Begin DATA RECORDS
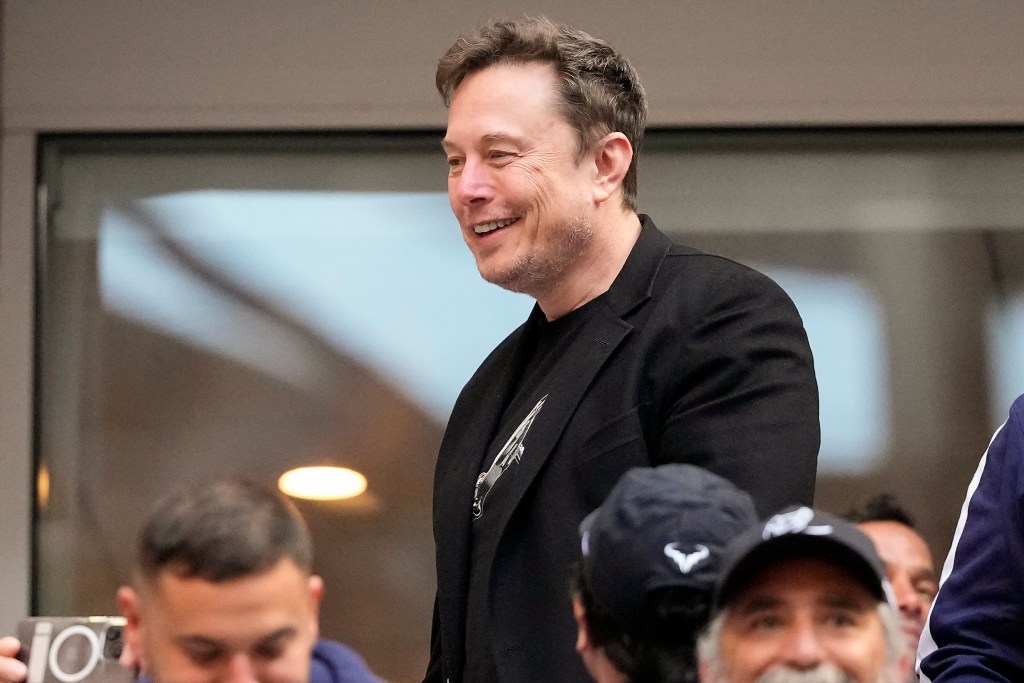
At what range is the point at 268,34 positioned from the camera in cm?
504

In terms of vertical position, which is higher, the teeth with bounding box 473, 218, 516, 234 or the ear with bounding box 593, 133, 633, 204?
the ear with bounding box 593, 133, 633, 204

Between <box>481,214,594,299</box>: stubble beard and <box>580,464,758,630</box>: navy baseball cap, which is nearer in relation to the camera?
<box>580,464,758,630</box>: navy baseball cap

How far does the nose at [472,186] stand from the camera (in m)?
2.65

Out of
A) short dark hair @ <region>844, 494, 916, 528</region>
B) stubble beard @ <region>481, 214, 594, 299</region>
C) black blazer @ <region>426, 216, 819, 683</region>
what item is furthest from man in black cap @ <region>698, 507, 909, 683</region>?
short dark hair @ <region>844, 494, 916, 528</region>

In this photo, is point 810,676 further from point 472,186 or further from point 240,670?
point 472,186

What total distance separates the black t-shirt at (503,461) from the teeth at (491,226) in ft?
0.58

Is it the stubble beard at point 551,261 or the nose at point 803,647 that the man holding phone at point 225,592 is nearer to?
the nose at point 803,647

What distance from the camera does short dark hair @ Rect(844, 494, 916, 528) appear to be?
3.85 m

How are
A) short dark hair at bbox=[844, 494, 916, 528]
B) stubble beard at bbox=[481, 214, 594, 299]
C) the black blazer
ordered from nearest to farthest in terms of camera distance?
the black blazer < stubble beard at bbox=[481, 214, 594, 299] < short dark hair at bbox=[844, 494, 916, 528]

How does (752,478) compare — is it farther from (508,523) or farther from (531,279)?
(531,279)

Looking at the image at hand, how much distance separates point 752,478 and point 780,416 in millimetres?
122

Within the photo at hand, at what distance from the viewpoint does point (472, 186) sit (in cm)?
266

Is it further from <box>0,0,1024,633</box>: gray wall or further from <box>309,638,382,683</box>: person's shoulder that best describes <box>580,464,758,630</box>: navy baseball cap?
<box>0,0,1024,633</box>: gray wall

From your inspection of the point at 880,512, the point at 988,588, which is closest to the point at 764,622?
the point at 988,588
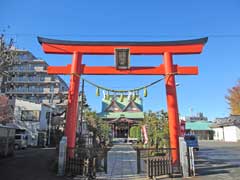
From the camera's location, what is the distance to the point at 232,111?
48031 mm

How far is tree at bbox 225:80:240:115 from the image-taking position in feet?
141

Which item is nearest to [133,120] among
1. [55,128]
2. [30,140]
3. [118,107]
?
[118,107]

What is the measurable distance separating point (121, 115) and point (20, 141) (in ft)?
88.4

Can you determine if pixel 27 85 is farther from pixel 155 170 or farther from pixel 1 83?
pixel 155 170

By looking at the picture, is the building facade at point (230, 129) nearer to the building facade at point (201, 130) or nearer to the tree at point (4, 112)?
the building facade at point (201, 130)

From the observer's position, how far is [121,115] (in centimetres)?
5550

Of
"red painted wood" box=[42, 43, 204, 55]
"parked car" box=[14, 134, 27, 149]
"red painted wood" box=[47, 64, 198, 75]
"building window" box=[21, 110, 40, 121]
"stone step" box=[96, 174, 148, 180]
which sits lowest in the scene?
"stone step" box=[96, 174, 148, 180]

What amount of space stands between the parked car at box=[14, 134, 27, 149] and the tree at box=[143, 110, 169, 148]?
1706 centimetres

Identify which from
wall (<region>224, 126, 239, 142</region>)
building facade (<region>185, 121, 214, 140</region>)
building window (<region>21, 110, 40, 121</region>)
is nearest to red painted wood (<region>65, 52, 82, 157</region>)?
building window (<region>21, 110, 40, 121</region>)

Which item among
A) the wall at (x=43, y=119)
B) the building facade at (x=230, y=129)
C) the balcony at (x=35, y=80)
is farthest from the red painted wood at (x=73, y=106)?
the balcony at (x=35, y=80)

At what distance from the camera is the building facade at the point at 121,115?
55656 mm

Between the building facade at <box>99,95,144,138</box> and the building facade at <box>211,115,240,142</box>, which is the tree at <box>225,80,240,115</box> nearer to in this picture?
the building facade at <box>211,115,240,142</box>

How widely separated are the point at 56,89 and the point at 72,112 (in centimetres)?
4962

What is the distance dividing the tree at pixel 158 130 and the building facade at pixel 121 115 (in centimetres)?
2870
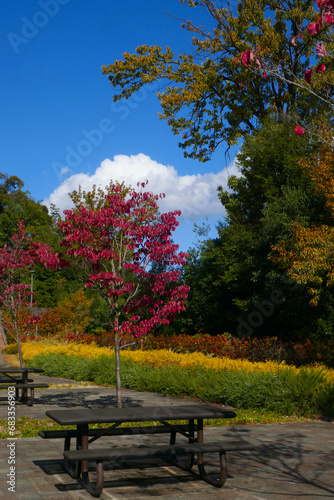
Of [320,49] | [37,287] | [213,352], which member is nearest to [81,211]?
[320,49]

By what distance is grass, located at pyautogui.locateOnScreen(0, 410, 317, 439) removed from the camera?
8503mm

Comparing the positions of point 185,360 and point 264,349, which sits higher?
point 264,349

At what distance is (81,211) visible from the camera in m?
9.11

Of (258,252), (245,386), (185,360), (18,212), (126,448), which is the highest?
(18,212)

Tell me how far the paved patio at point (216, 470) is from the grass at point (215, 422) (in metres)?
0.57

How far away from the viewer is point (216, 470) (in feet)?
20.5

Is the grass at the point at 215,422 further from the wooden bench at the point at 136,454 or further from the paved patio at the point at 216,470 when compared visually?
the wooden bench at the point at 136,454

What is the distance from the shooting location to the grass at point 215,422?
8.50 m

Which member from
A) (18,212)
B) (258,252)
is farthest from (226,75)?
(18,212)

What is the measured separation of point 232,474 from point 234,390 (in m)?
5.43

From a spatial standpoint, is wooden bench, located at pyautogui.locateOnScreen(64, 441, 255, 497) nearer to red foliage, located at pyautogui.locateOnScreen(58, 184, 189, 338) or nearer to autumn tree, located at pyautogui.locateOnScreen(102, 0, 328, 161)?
red foliage, located at pyautogui.locateOnScreen(58, 184, 189, 338)

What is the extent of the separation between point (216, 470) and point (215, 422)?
366cm

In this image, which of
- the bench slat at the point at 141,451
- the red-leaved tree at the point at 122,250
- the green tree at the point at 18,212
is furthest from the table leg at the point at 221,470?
the green tree at the point at 18,212

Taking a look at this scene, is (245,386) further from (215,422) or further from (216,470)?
(216,470)
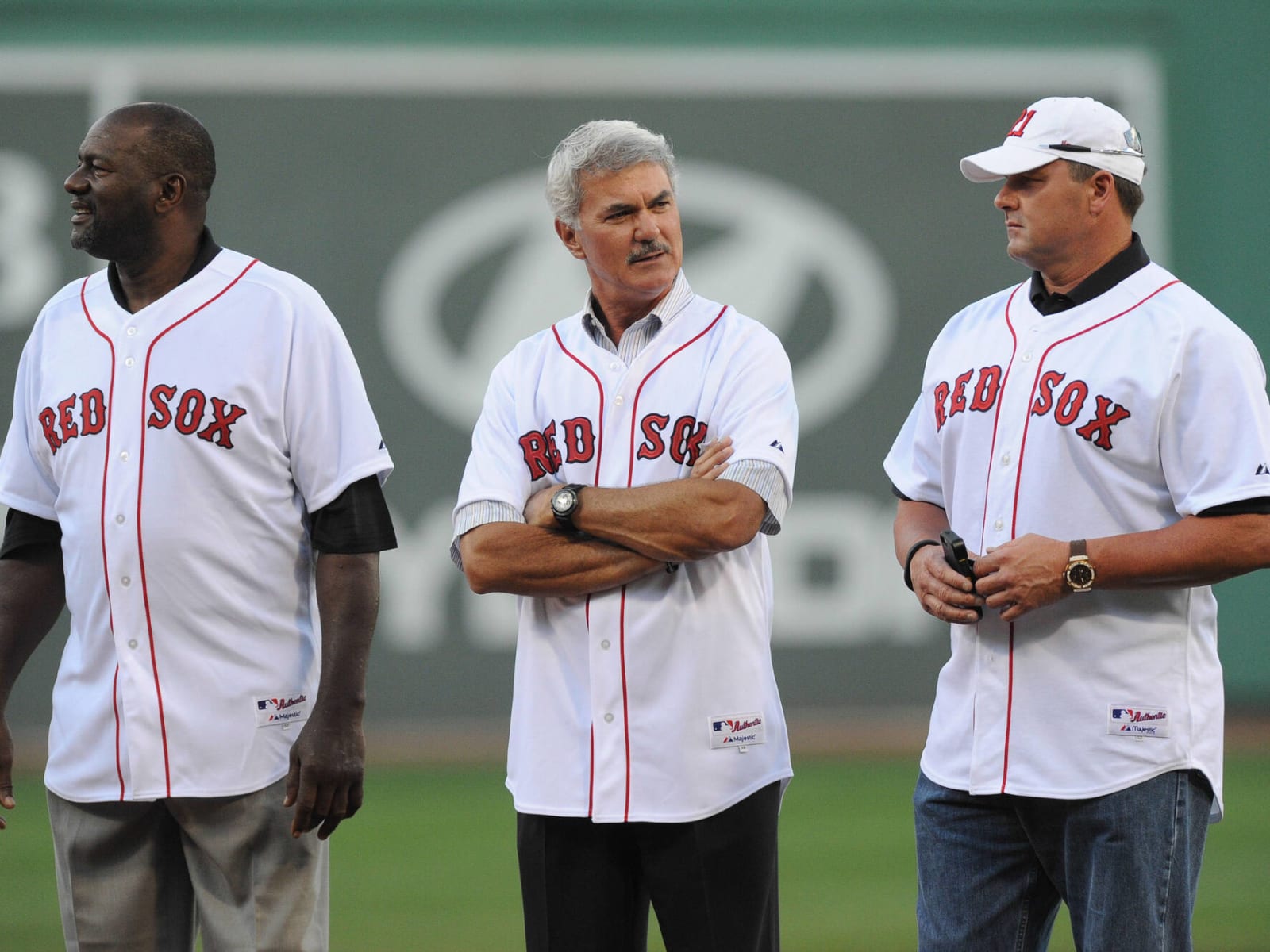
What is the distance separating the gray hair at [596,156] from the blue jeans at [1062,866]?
1.19m

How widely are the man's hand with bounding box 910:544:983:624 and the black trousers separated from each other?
41 centimetres

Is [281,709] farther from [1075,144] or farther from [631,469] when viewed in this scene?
[1075,144]

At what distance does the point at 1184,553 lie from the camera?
2.30 m

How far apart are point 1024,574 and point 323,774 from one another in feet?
3.70

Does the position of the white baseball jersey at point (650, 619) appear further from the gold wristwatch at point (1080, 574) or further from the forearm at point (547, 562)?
the gold wristwatch at point (1080, 574)

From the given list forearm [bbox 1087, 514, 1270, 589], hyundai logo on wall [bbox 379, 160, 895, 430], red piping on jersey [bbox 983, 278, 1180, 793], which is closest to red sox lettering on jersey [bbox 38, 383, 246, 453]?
red piping on jersey [bbox 983, 278, 1180, 793]

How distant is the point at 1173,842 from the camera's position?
2322 mm

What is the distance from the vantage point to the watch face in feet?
7.64

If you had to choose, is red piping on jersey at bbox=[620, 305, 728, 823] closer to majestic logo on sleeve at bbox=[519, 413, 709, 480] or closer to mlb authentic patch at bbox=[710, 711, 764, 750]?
majestic logo on sleeve at bbox=[519, 413, 709, 480]

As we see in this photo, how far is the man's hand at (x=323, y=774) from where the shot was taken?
7.74 feet

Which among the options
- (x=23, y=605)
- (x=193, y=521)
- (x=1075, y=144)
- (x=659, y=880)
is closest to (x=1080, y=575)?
(x=1075, y=144)

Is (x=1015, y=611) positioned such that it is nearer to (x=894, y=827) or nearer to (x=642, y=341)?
(x=642, y=341)

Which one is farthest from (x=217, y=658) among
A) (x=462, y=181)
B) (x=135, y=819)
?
(x=462, y=181)

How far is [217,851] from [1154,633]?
1.53 meters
End DATA RECORDS
:: TASK ::
Repeat the listing in full and exactly. Leave any pictures out.

:: CORRECT OUTPUT ::
At what range is the point at 268,34 positioned from the camera in cm?
504

In terms of vertical position, which is higher, the teeth with bounding box 473, 218, 516, 234 or the ear with bounding box 593, 133, 633, 204?
the ear with bounding box 593, 133, 633, 204

Between <box>481,214,594,299</box>: stubble beard and <box>580,464,758,630</box>: navy baseball cap, which is nearer in relation to the camera?
<box>580,464,758,630</box>: navy baseball cap

How far does the nose at [472,186] stand from the camera (in m)?
2.65

Out of
A) short dark hair @ <region>844, 494, 916, 528</region>
B) stubble beard @ <region>481, 214, 594, 299</region>
C) black blazer @ <region>426, 216, 819, 683</region>
what item is furthest from man in black cap @ <region>698, 507, 909, 683</region>?
short dark hair @ <region>844, 494, 916, 528</region>

In this photo, is point 810,676 further from point 472,186 or further from point 240,670?
point 472,186

What total distance separates the black t-shirt at (503,461) from the teeth at (491,226) in ft?
0.58

Is it the stubble beard at point 551,261 or the nose at point 803,647 that the man holding phone at point 225,592 is nearer to?
the nose at point 803,647

What distance from the camera does short dark hair @ Rect(844, 494, 916, 528) appear to be?
3.85 m

How are
A) short dark hair at bbox=[844, 494, 916, 528]
B) stubble beard at bbox=[481, 214, 594, 299]
C) the black blazer
ordered from nearest to farthest in terms of camera distance?
the black blazer < stubble beard at bbox=[481, 214, 594, 299] < short dark hair at bbox=[844, 494, 916, 528]

How does (752,478) compare — is it farther from (508,523) or farther from (531,279)?
(531,279)

Looking at the image at hand, how much distance separates point 752,478 and point 780,416 in millimetres?
122

Within the photo at hand, at what distance from the viewpoint does point (472, 186) sit (in cm)?
266

Is it further from <box>0,0,1024,633</box>: gray wall or further from <box>309,638,382,683</box>: person's shoulder that best describes <box>580,464,758,630</box>: navy baseball cap?
<box>0,0,1024,633</box>: gray wall

From your inspection of the point at 880,512, the point at 988,588, which is closest to the point at 764,622?
the point at 988,588
From the camera's location, what is the distance to the point at 232,111?
48031 mm

How far is tree at bbox 225:80:240:115 from the image-taking position in feet?
141

Which item is nearest to [133,120] among
1. [55,128]
2. [30,140]
3. [118,107]
?
[118,107]

What is the measurable distance separating point (121, 115) and point (20, 141) (in ft)?
88.4

Can you determine if pixel 27 85 is farther from pixel 155 170 or farther from pixel 1 83?
pixel 155 170

By looking at the picture, is the building facade at point (230, 129) nearer to the building facade at point (201, 130) or nearer to the tree at point (4, 112)?
the building facade at point (201, 130)

From the observer's position, how far is [121,115] (in centimetres)?
5550

Of
"red painted wood" box=[42, 43, 204, 55]
"parked car" box=[14, 134, 27, 149]
"red painted wood" box=[47, 64, 198, 75]
"building window" box=[21, 110, 40, 121]
"stone step" box=[96, 174, 148, 180]
which sits lowest in the scene?
"stone step" box=[96, 174, 148, 180]

What amount of space stands between the parked car at box=[14, 134, 27, 149] and the tree at box=[143, 110, 169, 148]?
1706 centimetres

Identify which from
wall (<region>224, 126, 239, 142</region>)
building facade (<region>185, 121, 214, 140</region>)
building window (<region>21, 110, 40, 121</region>)
is nearest to red painted wood (<region>65, 52, 82, 157</region>)?
building window (<region>21, 110, 40, 121</region>)

Which item among
A) the wall at (x=43, y=119)
B) the building facade at (x=230, y=129)
C) the balcony at (x=35, y=80)
is farthest from the red painted wood at (x=73, y=106)?
the balcony at (x=35, y=80)

At what distance from the camera is the building facade at the point at 121,115?
55656 mm

Between the building facade at <box>99,95,144,138</box> and the building facade at <box>211,115,240,142</box>, which is the tree at <box>225,80,240,115</box> nearer to in this picture?
the building facade at <box>211,115,240,142</box>

How widely separated are the point at 56,89 and the point at 72,112 (in centimetres)?
4962

What is the distance dividing the tree at pixel 158 130 and the building facade at pixel 121 115 (in centimetres)?
2870
Of [320,49] | [37,287] | [213,352], which member is nearest to [81,211]?
[320,49]

By what distance is grass, located at pyautogui.locateOnScreen(0, 410, 317, 439) removed from the camera?
8503mm

Comparing the positions of point 185,360 and point 264,349, which sits higher?
point 264,349

At what distance is (81,211) visible from the camera in m?
9.11

Of (258,252), (245,386), (185,360), (18,212), (126,448), which is the highest?
(18,212)

Tell me how far the paved patio at point (216, 470) is from the grass at point (215, 422) (in metres)?
0.57

How far away from the viewer is point (216, 470) (in feet)?
20.5

Is the grass at the point at 215,422 further from the wooden bench at the point at 136,454 or further from the paved patio at the point at 216,470 when compared visually?
the wooden bench at the point at 136,454

What is the distance from the shooting location to the grass at point 215,422?
8.50 m

Which member from
A) (18,212)
B) (258,252)
is farthest from (226,75)?
(18,212)

What is the measured separation of point 232,474 from point 234,390 (in m)?
5.43

From a spatial standpoint, is wooden bench, located at pyautogui.locateOnScreen(64, 441, 255, 497) nearer to red foliage, located at pyautogui.locateOnScreen(58, 184, 189, 338) or nearer to autumn tree, located at pyautogui.locateOnScreen(102, 0, 328, 161)?
red foliage, located at pyautogui.locateOnScreen(58, 184, 189, 338)

What is the extent of the separation between point (216, 470) and point (215, 422)?
366cm

In this image, which of
- the bench slat at the point at 141,451
- the red-leaved tree at the point at 122,250
- the green tree at the point at 18,212
is furthest from the table leg at the point at 221,470?
the green tree at the point at 18,212

Taking a look at this scene, is (245,386) further from (215,422) or further from (216,470)?
(216,470)
What is the distance separating the gray hair at [596,156] from the blue jeans at [1062,866]?
1.19m

How widely are the man's hand with bounding box 910:544:983:624 and the black trousers separated from each other?
41 centimetres

Is [281,709] farther from [1075,144] or farther from [631,469] when viewed in this scene?
[1075,144]

At what distance does the point at 1184,553 lie from the camera?
2.30 m

How far apart are point 1024,574 and point 323,774 from one another in feet?
3.70

Does the position of the white baseball jersey at point (650, 619) appear further from the gold wristwatch at point (1080, 574) or further from the forearm at point (547, 562)?
the gold wristwatch at point (1080, 574)

From the given list forearm [bbox 1087, 514, 1270, 589], hyundai logo on wall [bbox 379, 160, 895, 430], red piping on jersey [bbox 983, 278, 1180, 793], which is closest to red sox lettering on jersey [bbox 38, 383, 246, 453]?
red piping on jersey [bbox 983, 278, 1180, 793]

How distant is the point at 1173,842 from the camera's position?
2322 mm

What is the distance from the vantage point to the watch face in feet?
7.64

If you had to choose, is red piping on jersey at bbox=[620, 305, 728, 823] closer to majestic logo on sleeve at bbox=[519, 413, 709, 480] or closer to mlb authentic patch at bbox=[710, 711, 764, 750]?
majestic logo on sleeve at bbox=[519, 413, 709, 480]

As we see in this photo, how far is the man's hand at (x=323, y=774) from where the shot was taken?
7.74 feet

Which among the options
- (x=23, y=605)
- (x=193, y=521)
- (x=1075, y=144)
- (x=659, y=880)
is closest to (x=1080, y=575)?
(x=1075, y=144)

Is (x=1015, y=611) positioned such that it is nearer to (x=894, y=827) or nearer to (x=642, y=341)?
(x=642, y=341)

Which one is farthest from (x=217, y=658) among
A) (x=462, y=181)
B) (x=135, y=819)
?
(x=462, y=181)

How far is [217,851] from [1154,633]?
1.53 meters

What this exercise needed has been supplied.